Statins -- the drugs that reduce a person's cholesterol level in the blood -- may be effective in lowering the mortality rate for a type of heart failure, according to new research.

Researchers from Wake Forest University Baptist Medical Center report in the latest edition of the journal Circulation that statins appear to help the survival rate of people with diastolic heart failure (DHF).

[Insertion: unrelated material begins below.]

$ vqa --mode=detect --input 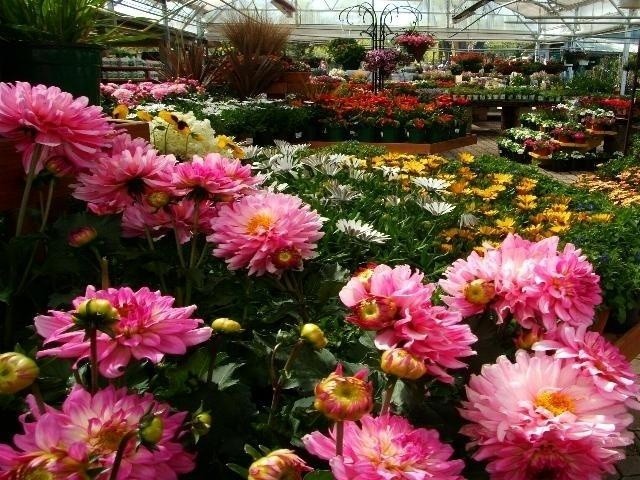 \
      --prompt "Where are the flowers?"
[0,28,640,480]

According to a Wake Forest news release, the findings may be significant because "currently, there are no treatments shown to improve survival in these patients, who make up about 40 percent of all heart failure cases."

Diastolic heart failure occurs when the heart is unable to receive blood normally. The reason for this, researchers say, is the heart doesn't fully relax for patients with DHF and doesn't fill properly with blood. The mortality rate is 5 to 8 percent per year, according to the research.

The Wake Forest cardiologists studied the survival rates of 137 DHF heart failure patients over a three-year period. The patients were being treated with a variety of heart drugs -- ACE inhibitors, beta-blockers, calcium blockers and/or statins.

The scientists found that during the study period, heart failure patients on statin therapy had a mortality risk that was 22 percent lower than the patients receiving the other drugs. Even after adjusting for other factors -- hypertension or cardiovascular disease -- the heart failure patients on statins still fared better, the researchers said.